— Text provided —
** start **

Copyright Madness
Prompted by courts and piracy-fearing businesses, Indian ISPs have taken down popular, legitimate websites. This Op-ed by Lawrence Liang and Achal Prabhala was published in the Indian Express on May 22, 2012.
The funniest thing about the “ban” on torrent sites and video-sharing
sites by a Madras high court order of March 29 is that it doesn’t work.
Naturally: we’re talking about the Internet, whose users and makers
have fended off twisted judgments, corporate takeovers, undue state
control and outrageous censorship since its inception. So if you
currently live in India and want to read the new Paulo Coelho bestseller
on his preferred distribution service — otherwise known as The Pirate
Bay — or want to watch your own wedding video on Vimeo, the platform of
choice for independent filmmakers, then all you have to do is go through
one of the many hundreds of virtual private networks that provide a
workaround, most of which are free and take about two seconds to
execute.
Sadly, this is where the fun ends. As you read this, Internet Service
Providers (ISPs) across the country will have put in place an
overreaching, wildly imaginative and totally ludicrous ban on just about
everything the Internet facilitates human beings to excel at —
learning, sharing and growing. The real danger is not the effect of the
court order or its interpretation, but the fact that it is a part of a
disturbing trend in which copyright owners presume that it is piracy
that results in the failure of their films. This, coming from an
industry that regularly churns out facsimiles of Hollywood hits and
renders them original works worthy of copyright protection. Let’s get
this clear: films fail when they are bad. Films that hit the box office
jackpot do so in spite of piracy simply because they are good.

** end **

(Scene question records)
** start **

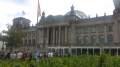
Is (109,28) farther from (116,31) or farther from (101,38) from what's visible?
(101,38)

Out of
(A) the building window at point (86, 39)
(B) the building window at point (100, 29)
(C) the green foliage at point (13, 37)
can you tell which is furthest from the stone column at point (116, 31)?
(C) the green foliage at point (13, 37)

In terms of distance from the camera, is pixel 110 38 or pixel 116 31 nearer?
pixel 116 31

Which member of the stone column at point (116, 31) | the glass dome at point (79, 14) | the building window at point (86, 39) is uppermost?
the glass dome at point (79, 14)

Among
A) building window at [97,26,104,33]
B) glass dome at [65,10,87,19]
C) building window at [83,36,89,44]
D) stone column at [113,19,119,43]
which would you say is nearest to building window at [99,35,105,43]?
building window at [97,26,104,33]

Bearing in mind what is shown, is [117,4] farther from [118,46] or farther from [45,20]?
[45,20]

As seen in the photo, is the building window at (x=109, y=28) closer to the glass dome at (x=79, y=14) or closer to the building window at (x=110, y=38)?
the building window at (x=110, y=38)

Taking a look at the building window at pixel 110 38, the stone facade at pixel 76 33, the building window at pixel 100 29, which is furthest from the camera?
the building window at pixel 100 29

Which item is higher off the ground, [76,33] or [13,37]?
[76,33]

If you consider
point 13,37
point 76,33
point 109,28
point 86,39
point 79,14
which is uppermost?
point 79,14

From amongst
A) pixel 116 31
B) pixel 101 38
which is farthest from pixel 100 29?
pixel 116 31

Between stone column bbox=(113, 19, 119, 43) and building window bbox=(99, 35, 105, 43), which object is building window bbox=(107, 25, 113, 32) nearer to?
stone column bbox=(113, 19, 119, 43)

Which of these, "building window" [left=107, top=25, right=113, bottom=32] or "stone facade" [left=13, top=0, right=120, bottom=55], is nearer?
"stone facade" [left=13, top=0, right=120, bottom=55]

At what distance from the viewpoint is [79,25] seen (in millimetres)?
96875

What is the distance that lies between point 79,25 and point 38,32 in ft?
66.9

** end **

— Work to complete —
1 > Reproduce the stretch of the listing from the line containing "Which item is" through the end of the listing, without any changes.
2 > Pick up the op-ed on India's ban on torrent and video-sharing sites where it stops and keep writing it.

— Outputs in order —
1 >
Which item is higher off the ground, [76,33] or [13,37]?
[76,33]

If you consider
point 13,37
point 76,33
point 109,28
point 86,39
point 79,14
which is uppermost?
point 79,14

From amongst
A) pixel 116 31
B) pixel 101 38
which is farthest from pixel 100 29?
pixel 116 31

Between stone column bbox=(113, 19, 119, 43) and building window bbox=(99, 35, 105, 43), which object is building window bbox=(107, 25, 113, 32) nearer to?
stone column bbox=(113, 19, 119, 43)

Which of these, "building window" [left=107, top=25, right=113, bottom=32] or "stone facade" [left=13, top=0, right=120, bottom=55], is nearer?
"stone facade" [left=13, top=0, right=120, bottom=55]

At what distance from the viewpoint is [79,25] seen (in millimetres)?
96875

What is the distance that lies between point 79,25 and point 38,32 in ft?
66.9

2 >
A quick recap of the facts. Earlier this year, a Chennai firm called
Copyright Labs, acting on behalf of its client R.K. Productions, applied
to the Madras High Court to protect the Tamil film 3 — starring Dhanush
and Shruti Haasan and directed by Rajnikanth’s daughter, Aishwarya —
from copyright infringement on the Internet. The petition was filed even
before the film’s release; the protection sought was pre-emptive. The
Madras high court passed a “John Doe” order, which is, in essence, a
sweeping set of protections granted against unknown potential offenders
in the future, without giving any other interested party the chance to
be heard. Any order that does not give the other side a chance to be
heard — without even knowing who the other side is — has to be exercised
judiciously; if every new film produced in India released with an ex
parte order every Friday, principles of natural justice would be
diluted, to the larger detriment of the legal system itself.
This is not the first John Doe order pertaining to copyright that has
been issued in India, but it is certainly the most consequential.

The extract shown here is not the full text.